Oooo-oooo-oooo! went the glee club.
And mj lorenzo
went: “Oh ho-ho ho-ho-hoh, hoh!”
Oooo-oooo-oooo! Fred’s chorus
girls, echoing, tried to resolve the chord; and the tenor did
something even stranger with it:
Llnooooooo-...
“So I sat there
with her for awhile longer; 'cause I was loving that moment! I
thought, ‘You got your lumps’! And I thought, ‘Thank you, God.
You taught that little man a lesson’!"
On entering Taenhatentaron,... [the French Jesuit priests, Brebeuf and Lalemant,] ...were made to walk between rows of Iroquois warriors and were beaten by them. The Iroquois then proceeded to torture them... in the usual manner....31
The tenor, trying
to sound holy, got some help from a divine obligato:
Ooooooo-ooooooooooo-oooooooo...
“So then,” said
Bill, “when I went outside the Green Room after the reception
line, after all these people had seen me with Mrs.
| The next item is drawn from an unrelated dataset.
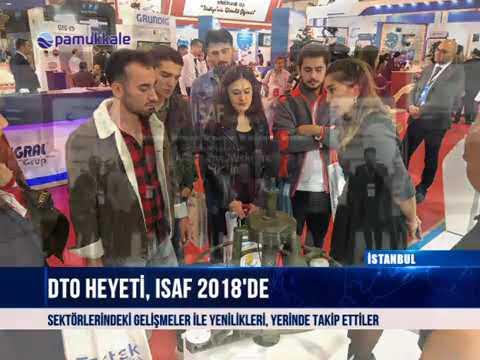 Pamukkale DTO heyeti, ISAF 2018'de 15 10 2018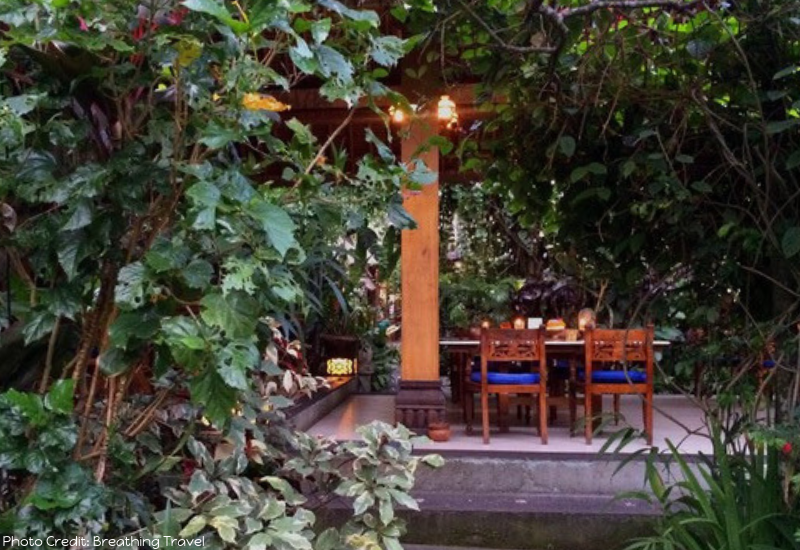 Best Ubud Restaurants Cafe Wayan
Nixon and I
had this WBAL badge, as the director did, the producer did,
people like this, I went outside and Fred Waring was there and
I went up and I said, "Uh, how did everything go in
rehearsal?"
And years later Dr.
Lorenzo would refer to this maneuver of Bill’s as ‘Nail number
one’.
"’You know’.”
Bill’s Fred Waring was snippy. “You were there’," Fred said.
“We were talkin'
like this, and David Jantzen was the first one to walk up to
me. Says, ‘Bill, what time am I supposed to go on? Can I get
this thing straightened out? Nobody seems to know anything’."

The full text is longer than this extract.